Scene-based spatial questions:
[Start]

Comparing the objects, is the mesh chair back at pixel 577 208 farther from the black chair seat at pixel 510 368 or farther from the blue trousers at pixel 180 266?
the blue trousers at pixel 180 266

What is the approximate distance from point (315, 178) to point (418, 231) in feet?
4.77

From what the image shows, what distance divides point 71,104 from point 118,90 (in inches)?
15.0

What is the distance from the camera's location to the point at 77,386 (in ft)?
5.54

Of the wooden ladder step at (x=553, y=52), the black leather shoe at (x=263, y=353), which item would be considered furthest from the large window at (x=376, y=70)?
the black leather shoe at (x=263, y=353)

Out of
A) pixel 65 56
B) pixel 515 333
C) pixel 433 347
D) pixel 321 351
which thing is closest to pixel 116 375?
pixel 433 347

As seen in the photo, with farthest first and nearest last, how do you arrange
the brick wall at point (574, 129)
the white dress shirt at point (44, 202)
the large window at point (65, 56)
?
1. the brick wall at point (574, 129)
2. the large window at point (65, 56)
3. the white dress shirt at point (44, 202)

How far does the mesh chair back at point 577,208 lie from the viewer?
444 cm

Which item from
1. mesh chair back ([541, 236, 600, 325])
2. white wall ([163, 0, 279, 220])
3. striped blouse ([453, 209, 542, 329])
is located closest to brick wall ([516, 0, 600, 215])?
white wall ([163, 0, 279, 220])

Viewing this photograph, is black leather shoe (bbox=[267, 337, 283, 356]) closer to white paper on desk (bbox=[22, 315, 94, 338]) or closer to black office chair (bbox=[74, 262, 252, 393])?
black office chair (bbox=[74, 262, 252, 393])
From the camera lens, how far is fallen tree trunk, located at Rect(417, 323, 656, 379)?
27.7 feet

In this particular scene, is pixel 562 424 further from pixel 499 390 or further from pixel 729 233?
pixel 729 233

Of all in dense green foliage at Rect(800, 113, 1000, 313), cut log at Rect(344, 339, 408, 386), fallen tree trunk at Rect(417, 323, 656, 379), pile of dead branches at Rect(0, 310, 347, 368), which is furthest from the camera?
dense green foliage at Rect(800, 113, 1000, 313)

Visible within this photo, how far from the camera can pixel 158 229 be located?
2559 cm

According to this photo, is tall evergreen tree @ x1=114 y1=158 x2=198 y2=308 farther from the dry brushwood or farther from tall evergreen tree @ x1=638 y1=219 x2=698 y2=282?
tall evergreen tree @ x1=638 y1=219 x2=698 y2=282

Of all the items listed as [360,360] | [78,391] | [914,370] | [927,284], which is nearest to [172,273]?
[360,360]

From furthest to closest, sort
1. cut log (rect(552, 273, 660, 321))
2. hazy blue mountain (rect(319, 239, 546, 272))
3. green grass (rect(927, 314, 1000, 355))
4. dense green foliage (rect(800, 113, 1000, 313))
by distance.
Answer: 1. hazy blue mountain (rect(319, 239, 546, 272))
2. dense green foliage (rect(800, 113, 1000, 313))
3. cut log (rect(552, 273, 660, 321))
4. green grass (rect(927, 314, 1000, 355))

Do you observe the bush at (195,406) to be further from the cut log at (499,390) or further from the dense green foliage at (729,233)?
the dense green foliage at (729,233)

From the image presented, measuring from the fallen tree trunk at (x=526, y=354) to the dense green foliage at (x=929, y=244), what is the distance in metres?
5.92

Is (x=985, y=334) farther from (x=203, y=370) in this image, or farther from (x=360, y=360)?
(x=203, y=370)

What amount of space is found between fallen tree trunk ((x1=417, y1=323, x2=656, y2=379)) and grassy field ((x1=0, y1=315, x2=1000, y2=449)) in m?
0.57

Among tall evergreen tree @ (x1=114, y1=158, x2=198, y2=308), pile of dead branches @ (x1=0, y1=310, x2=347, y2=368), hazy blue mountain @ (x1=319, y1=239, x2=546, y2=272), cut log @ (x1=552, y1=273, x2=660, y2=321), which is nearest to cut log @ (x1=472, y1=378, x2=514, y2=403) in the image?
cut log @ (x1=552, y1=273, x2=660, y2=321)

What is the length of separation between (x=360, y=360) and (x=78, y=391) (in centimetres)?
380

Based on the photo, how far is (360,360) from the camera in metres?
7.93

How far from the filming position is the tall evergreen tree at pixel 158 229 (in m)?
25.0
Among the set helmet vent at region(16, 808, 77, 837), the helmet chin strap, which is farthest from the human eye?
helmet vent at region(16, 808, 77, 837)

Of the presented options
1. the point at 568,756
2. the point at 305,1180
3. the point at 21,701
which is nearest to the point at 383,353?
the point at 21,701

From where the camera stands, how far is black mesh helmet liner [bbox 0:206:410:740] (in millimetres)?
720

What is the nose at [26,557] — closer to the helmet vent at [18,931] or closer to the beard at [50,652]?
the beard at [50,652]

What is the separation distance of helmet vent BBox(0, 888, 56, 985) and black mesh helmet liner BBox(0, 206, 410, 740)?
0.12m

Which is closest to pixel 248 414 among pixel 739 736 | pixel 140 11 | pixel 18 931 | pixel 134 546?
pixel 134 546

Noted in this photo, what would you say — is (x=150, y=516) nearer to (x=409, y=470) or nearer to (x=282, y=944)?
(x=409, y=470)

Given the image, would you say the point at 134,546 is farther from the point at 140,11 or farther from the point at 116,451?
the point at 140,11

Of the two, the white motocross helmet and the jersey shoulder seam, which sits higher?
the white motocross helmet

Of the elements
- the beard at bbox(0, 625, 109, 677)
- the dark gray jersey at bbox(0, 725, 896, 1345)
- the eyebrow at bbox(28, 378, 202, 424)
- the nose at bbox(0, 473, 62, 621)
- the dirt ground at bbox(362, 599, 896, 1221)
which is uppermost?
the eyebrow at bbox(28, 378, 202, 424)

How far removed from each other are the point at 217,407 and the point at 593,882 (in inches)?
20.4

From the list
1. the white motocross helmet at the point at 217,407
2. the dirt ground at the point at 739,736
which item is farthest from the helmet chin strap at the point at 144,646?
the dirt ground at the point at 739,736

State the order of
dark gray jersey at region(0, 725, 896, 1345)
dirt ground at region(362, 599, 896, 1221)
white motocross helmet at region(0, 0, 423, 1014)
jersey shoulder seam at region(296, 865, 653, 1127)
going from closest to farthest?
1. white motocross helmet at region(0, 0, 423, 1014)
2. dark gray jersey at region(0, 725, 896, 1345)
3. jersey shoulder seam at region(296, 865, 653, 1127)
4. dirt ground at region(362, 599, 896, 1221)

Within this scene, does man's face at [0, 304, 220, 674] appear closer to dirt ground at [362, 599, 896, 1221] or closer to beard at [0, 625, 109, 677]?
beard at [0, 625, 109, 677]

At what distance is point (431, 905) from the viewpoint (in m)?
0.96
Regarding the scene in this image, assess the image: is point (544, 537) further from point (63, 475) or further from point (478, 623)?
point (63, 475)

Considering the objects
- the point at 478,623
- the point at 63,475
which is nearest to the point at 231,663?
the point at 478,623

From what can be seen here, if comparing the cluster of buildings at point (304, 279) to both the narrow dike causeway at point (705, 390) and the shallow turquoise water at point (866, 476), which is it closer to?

[End]

Print the material above once more, exactly.

Comparing the objects, is the mesh chair back at pixel 577 208 farther from the black chair seat at pixel 510 368 or farther from the blue trousers at pixel 180 266?
the blue trousers at pixel 180 266

What is the approximate distance from point (315, 178) to point (418, 231) in feet?
4.77

From what the image shows, what distance divides point 71,104 from point 118,90 (in inches)?
15.0

What is the distance from the camera's location to the point at 77,386 (in ft)?
5.54

Of the wooden ladder step at (x=553, y=52), the black leather shoe at (x=263, y=353), which item would be considered furthest from the large window at (x=376, y=70)?
the black leather shoe at (x=263, y=353)

Out of
A) pixel 65 56
B) pixel 515 333
C) pixel 433 347
D) pixel 321 351
which thing is closest to pixel 116 375?
pixel 433 347

As seen in the photo, with farthest first and nearest last, how do you arrange
the brick wall at point (574, 129)
the white dress shirt at point (44, 202)
the large window at point (65, 56)
?
1. the brick wall at point (574, 129)
2. the large window at point (65, 56)
3. the white dress shirt at point (44, 202)

How far does the mesh chair back at point 577,208 lie from the viewer?
444 cm

Which item from
1. mesh chair back ([541, 236, 600, 325])
2. white wall ([163, 0, 279, 220])
3. striped blouse ([453, 209, 542, 329])
is located closest to brick wall ([516, 0, 600, 215])?
white wall ([163, 0, 279, 220])

Viewing this photograph, is black leather shoe (bbox=[267, 337, 283, 356]) closer to white paper on desk (bbox=[22, 315, 94, 338]) or closer to black office chair (bbox=[74, 262, 252, 393])?
black office chair (bbox=[74, 262, 252, 393])
From the camera lens, how far is fallen tree trunk, located at Rect(417, 323, 656, 379)?
27.7 feet

In this particular scene, is pixel 562 424 further from pixel 499 390 or further from pixel 729 233?
pixel 729 233

Of all in dense green foliage at Rect(800, 113, 1000, 313), cut log at Rect(344, 339, 408, 386), fallen tree trunk at Rect(417, 323, 656, 379), pile of dead branches at Rect(0, 310, 347, 368), which is furthest from the camera?
dense green foliage at Rect(800, 113, 1000, 313)

Visible within this photo, how far from the camera can pixel 158 229 be located?
2559 cm

According to this photo, is tall evergreen tree @ x1=114 y1=158 x2=198 y2=308 farther from the dry brushwood or farther from tall evergreen tree @ x1=638 y1=219 x2=698 y2=282?
tall evergreen tree @ x1=638 y1=219 x2=698 y2=282

Of all the items listed as [360,360] | [78,391] | [914,370] | [927,284], which is nearest to [172,273]?
[360,360]

From furthest to closest, sort
1. cut log (rect(552, 273, 660, 321))
2. hazy blue mountain (rect(319, 239, 546, 272))
3. green grass (rect(927, 314, 1000, 355))
4. dense green foliage (rect(800, 113, 1000, 313))
by distance.
Answer: 1. hazy blue mountain (rect(319, 239, 546, 272))
2. dense green foliage (rect(800, 113, 1000, 313))
3. cut log (rect(552, 273, 660, 321))
4. green grass (rect(927, 314, 1000, 355))

Do you observe the bush at (195,406) to be further from the cut log at (499,390) or further from the dense green foliage at (729,233)?
the dense green foliage at (729,233)

From the image presented, measuring from the fallen tree trunk at (x=526, y=354) to the dense green foliage at (x=929, y=244), what is the distance in metres?
5.92

Is (x=985, y=334) farther from (x=203, y=370) in this image, or farther from (x=360, y=360)?
(x=203, y=370)

What amount of space is found between fallen tree trunk ((x1=417, y1=323, x2=656, y2=379)) and grassy field ((x1=0, y1=315, x2=1000, y2=449)) in m?
0.57

Among tall evergreen tree @ (x1=114, y1=158, x2=198, y2=308), pile of dead branches @ (x1=0, y1=310, x2=347, y2=368), hazy blue mountain @ (x1=319, y1=239, x2=546, y2=272), cut log @ (x1=552, y1=273, x2=660, y2=321), which is nearest to cut log @ (x1=472, y1=378, x2=514, y2=403) in the image?
cut log @ (x1=552, y1=273, x2=660, y2=321)

What is the length of separation between (x=360, y=360) and (x=78, y=391) (in centimetres)?
380

Based on the photo, how far is (360,360) from the camera in metres?
7.93

How far from the filming position is the tall evergreen tree at pixel 158 229 (in m)?
25.0
Among the set helmet vent at region(16, 808, 77, 837), the helmet chin strap, which is farthest from the human eye?
helmet vent at region(16, 808, 77, 837)

Of the presented options
1. the point at 568,756
2. the point at 305,1180
3. the point at 21,701
which is nearest to the point at 383,353?
the point at 21,701

From where the camera stands, how far is black mesh helmet liner [bbox 0:206:410:740] (in millimetres)?
720

What is the nose at [26,557] — closer to the helmet vent at [18,931] or closer to the beard at [50,652]?
the beard at [50,652]

What is the separation distance of helmet vent BBox(0, 888, 56, 985) and black mesh helmet liner BBox(0, 206, 410, 740)?
0.12m

Which is closest to pixel 248 414 among pixel 739 736 | pixel 140 11 | pixel 18 931 | pixel 134 546?
pixel 134 546

Noted in this photo, what would you say — is (x=150, y=516) nearer to (x=409, y=470) or nearer to (x=282, y=944)?
(x=409, y=470)

Given the image, would you say the point at 134,546 is farther from the point at 140,11 or farther from the point at 116,451?
the point at 140,11

Of the two, the white motocross helmet and the jersey shoulder seam, which sits higher?
the white motocross helmet

Of the elements
- the beard at bbox(0, 625, 109, 677)
- the dark gray jersey at bbox(0, 725, 896, 1345)
- the eyebrow at bbox(28, 378, 202, 424)
- the nose at bbox(0, 473, 62, 621)
- the dirt ground at bbox(362, 599, 896, 1221)
which is uppermost?
the eyebrow at bbox(28, 378, 202, 424)

How far removed from each other are the point at 217,407 and the point at 593,882 (in inches)?
20.4

From the list
1. the white motocross helmet at the point at 217,407
2. the dirt ground at the point at 739,736
which item is farthest from the helmet chin strap at the point at 144,646?
the dirt ground at the point at 739,736

State the order of
dark gray jersey at region(0, 725, 896, 1345)
dirt ground at region(362, 599, 896, 1221)
white motocross helmet at region(0, 0, 423, 1014)
jersey shoulder seam at region(296, 865, 653, 1127)
going from closest to farthest?
1. white motocross helmet at region(0, 0, 423, 1014)
2. dark gray jersey at region(0, 725, 896, 1345)
3. jersey shoulder seam at region(296, 865, 653, 1127)
4. dirt ground at region(362, 599, 896, 1221)

Within this scene, does man's face at [0, 304, 220, 674] appear closer to dirt ground at [362, 599, 896, 1221] or closer to beard at [0, 625, 109, 677]?
beard at [0, 625, 109, 677]

At what distance is point (431, 905) from the viewpoint (in m)?
0.96
Regarding the scene in this image, assess the image: is point (544, 537) further from point (63, 475) or further from point (478, 623)?
point (63, 475)

Considering the objects
- the point at 478,623
- the point at 63,475
which is nearest to the point at 231,663?
the point at 478,623

From what can be seen here, if comparing the cluster of buildings at point (304, 279) to both the narrow dike causeway at point (705, 390) and the shallow turquoise water at point (866, 476), which is it closer to?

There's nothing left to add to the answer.